Olha, se tem uma coisa que a gente ama nesse meio é ver cidades gigantescas sendo reduzidas a escombros por monstros colossais. É aquele prazer quase terapêutico de ver o caos absoluto, e é exatamente isso que a BOOM! Studios está preparando para a gente. Eles acabaram de soltar a bomba sobre No Gods, No Masters, uma minissérie de cinco edições que promete não ser apenas mais um 'Godzilla com skin diferente', mas sim uma releitura do que a história de um Kaiju pode representar quando a gente tira o foco dos militares e coloca na galera que realmente sofre o dano.
A premissa aqui é genial na sua simplicidade: tudo começa em uma tarde tediosa de detenção escolar. Sabe aquele clima pesado de sala de aula, onde ninguém se suporta e o tempo parece não passar? Pois é. Três adolescentes, que em qualquer outra situação jamais se escolheriam para formar um grupo de sobrevivência em um cenário distópico, são forçados a conviver enquanto o mundo lá fora decide acabar. O hype começa quando o chão começa a tremer e o horizonte de Manhattan é literalmente rasgado por um Kaiju que não veio para brincadeira.

O coração da trama gira em torno de Felipe, um personagem que já está lutando para se encontrar em uma cidade nova e estranha. A coisa escala rápido demais, e quando o caos deixa a mãe dele presa em uma estação de metrô devastada, a missão deixa de ser apenas 'não morrer' e passa a ser um resgate desesperado. É esse toque humano que me faz acreditar que a obra não vai flopar, porque dá peso emocional para a destruição.
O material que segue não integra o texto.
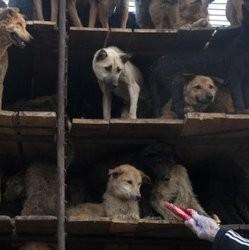 trafic chiens thailande vietnam
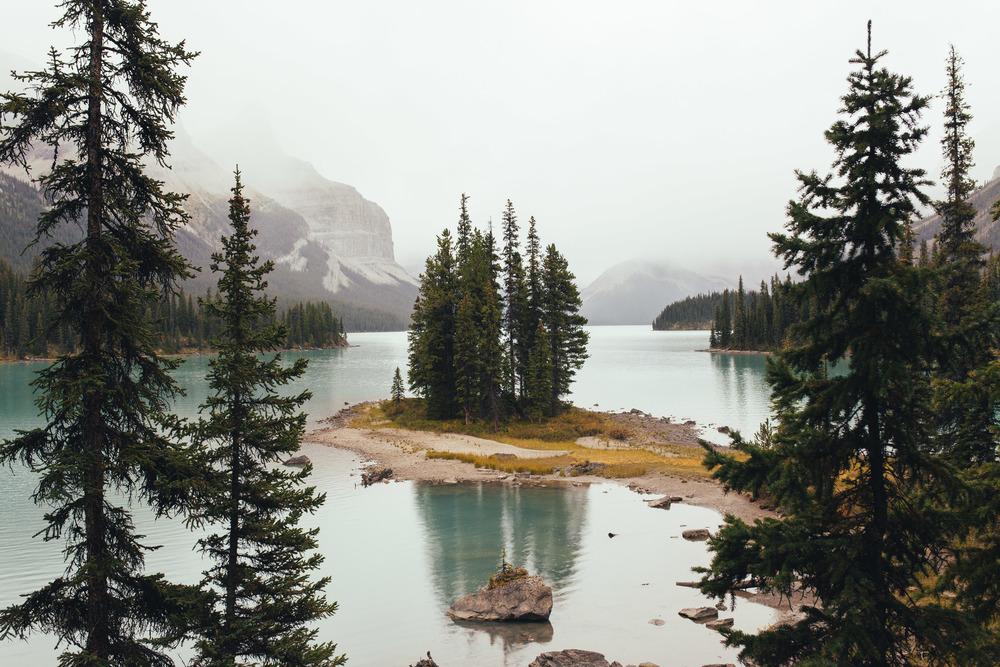 Alberta 1.jpg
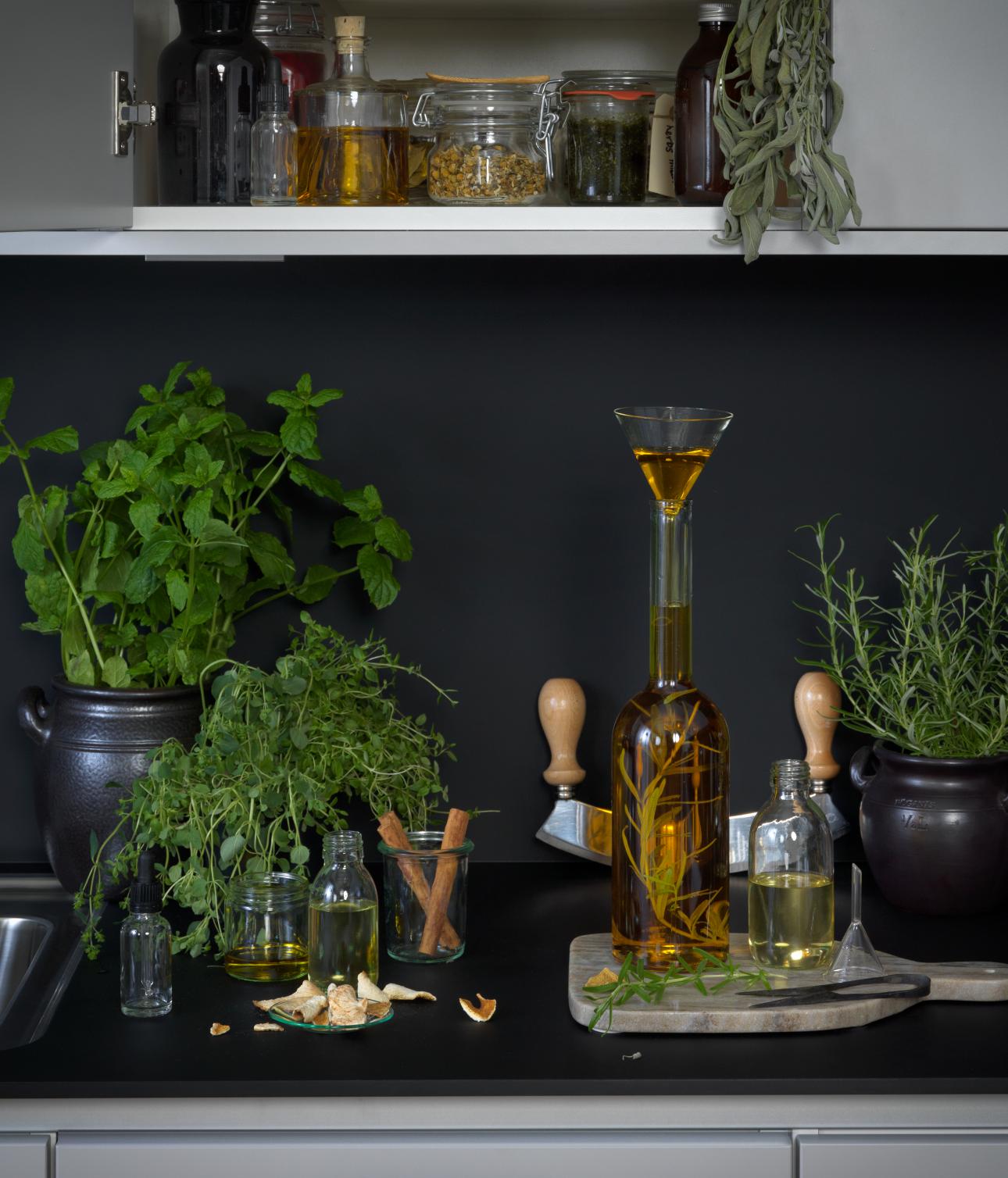 Küchenpflanzen I ewe Magazin I ewe Küchen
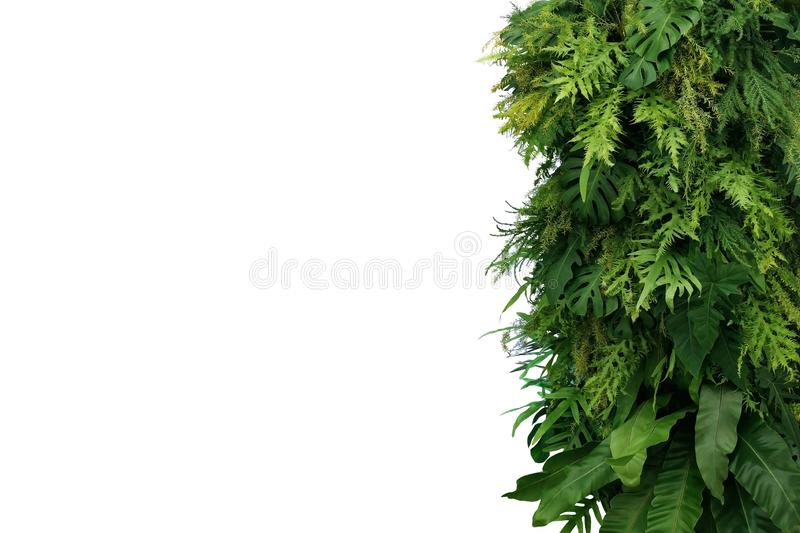 Tropical leaves foliage plant bush, vertical green wall nature backdrop on white background with clipping path. Tropical leaves foliage plant bush, vertical stock images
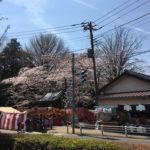 今年(2017年)の御滝不動尊・御滝公園のお花見状況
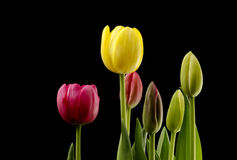 Blooming Tulips. Tulips at different stages of blooming with a black background Stock Photos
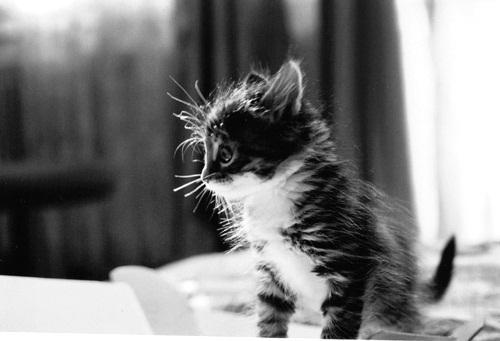 adorable-animal-black-and-white-cat-cute-Favim.com-255131
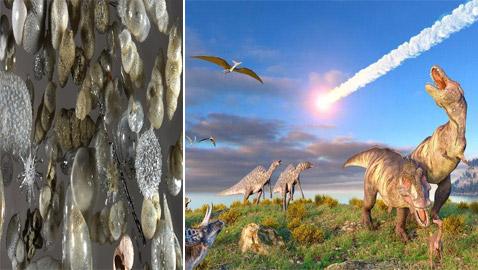 اكتشافات جديدة تثير الجدل حول كيفية انقراض الديناصورات
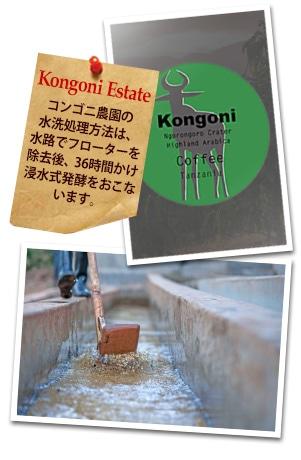 タンザニア ンゴロンゴロAA コンゴニ農園について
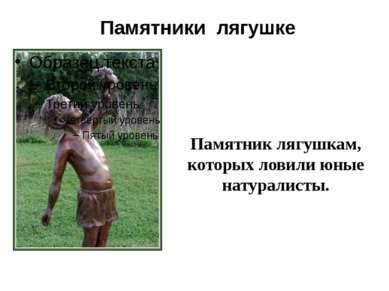 Памятники лягушке Памятник лягушкам, которых ловили юные натуралисты.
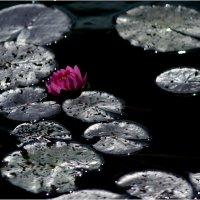 Про лилию,красную. :: Eino Pessi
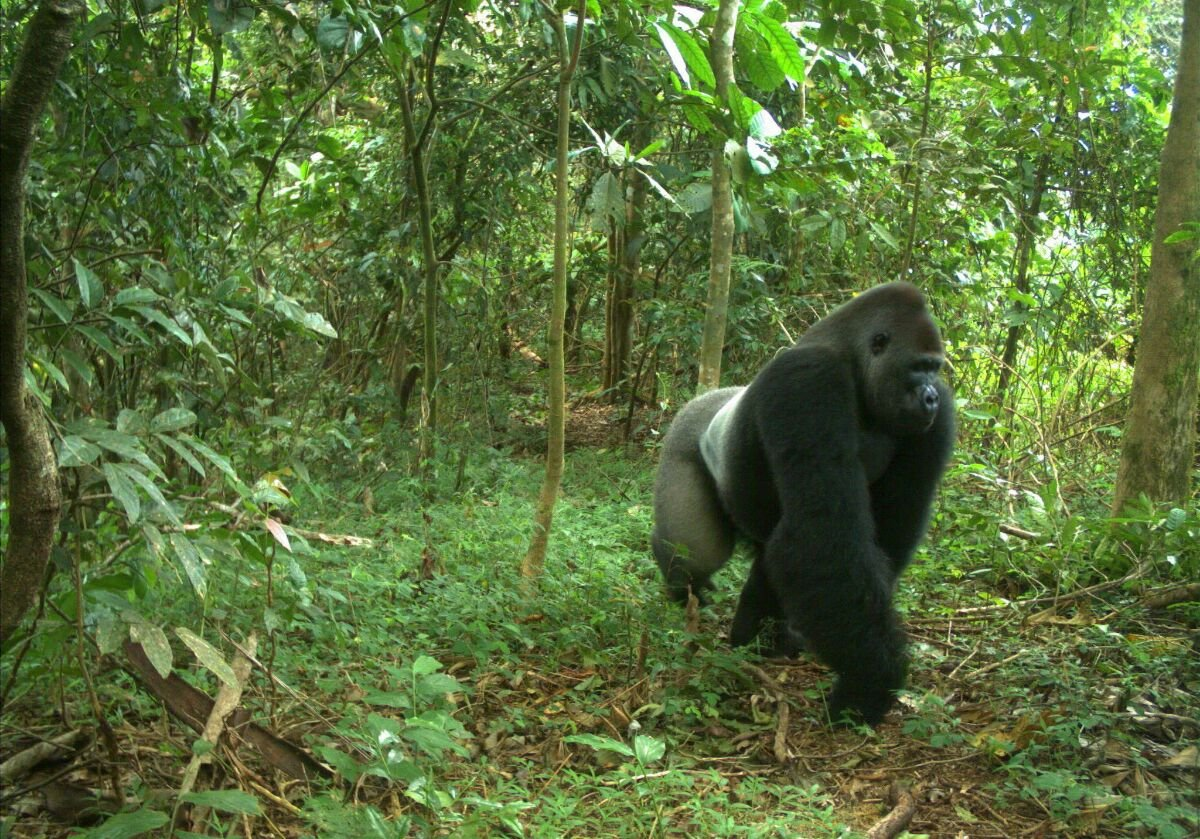 the-cross-river-gorilla-is-a-rare-and-iconic-species-photo-by-wildlife-conservation-society.jpg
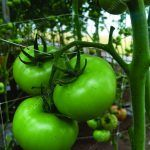 peduncle of tomato supported by tomato trellis netting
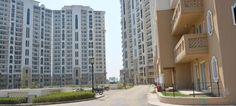 #FlatsForRentINGUrgaon #2bhkForRentINGurgaon #ResidentialPropertiesINGUrgaon #FlatsWithoutbRoker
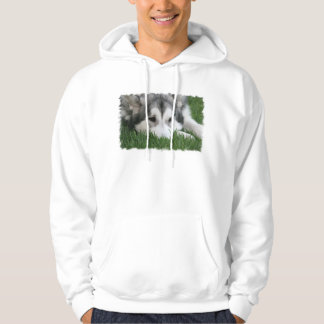 Sleeping Husky Men's Hooded Sweatshirt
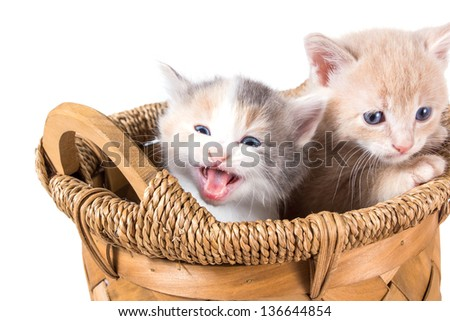 Two kittens in a basket - stock photo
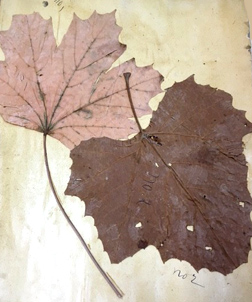 Leaves from the Antietam Battlefield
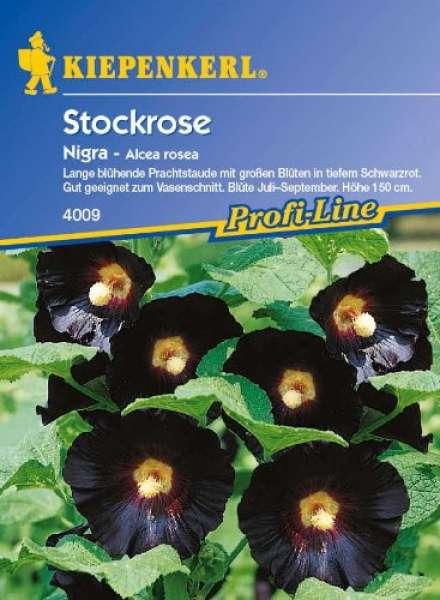 Kiepenkerl Stockrose Alcea Nigra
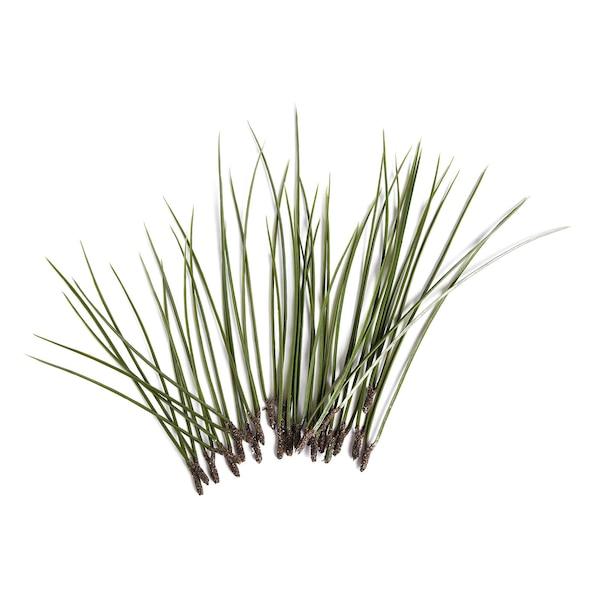 Kiefernpick, grün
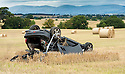 Corn Field Car Crash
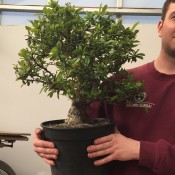 Creating Bonsai from Nursery stock workshop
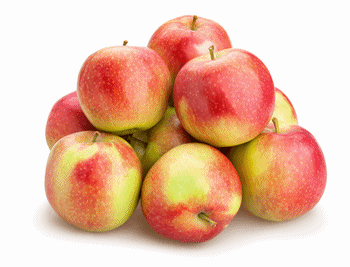 Apple fruit club free shipping 11 month Apple of the Month club membership
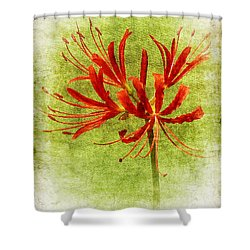 Spider Lily Shower Curtain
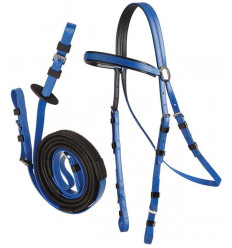 Race bridle with reins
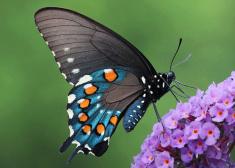 """Lire gratuitement le roman sff """"Elora et le papillon qui rêvait de redevenir chenille"""" de cheyennecesar"""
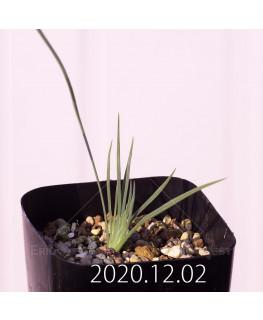 ラペイロージア シレノイデス EQ706 実生 17246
Não é só sobre prédios caindo, é sobre quem está embaixo deles.
Para entregar essa loucura, a BOOM! Studios escalou um time de peso, com nomes indicados ao Eisner, o que já mostra que eles não estão brincando em serviço. Temos o roteirista Julio Anta e o artista Jacoby Salcedo no comando. Quem conhece o trabalho anterior deles, como em Frontera, sabe que a pegada visual e a narrativa costumam ser viscerais e diretas ao ponto, exatamente o que a gente espera de uma história de sobrevivência urbana.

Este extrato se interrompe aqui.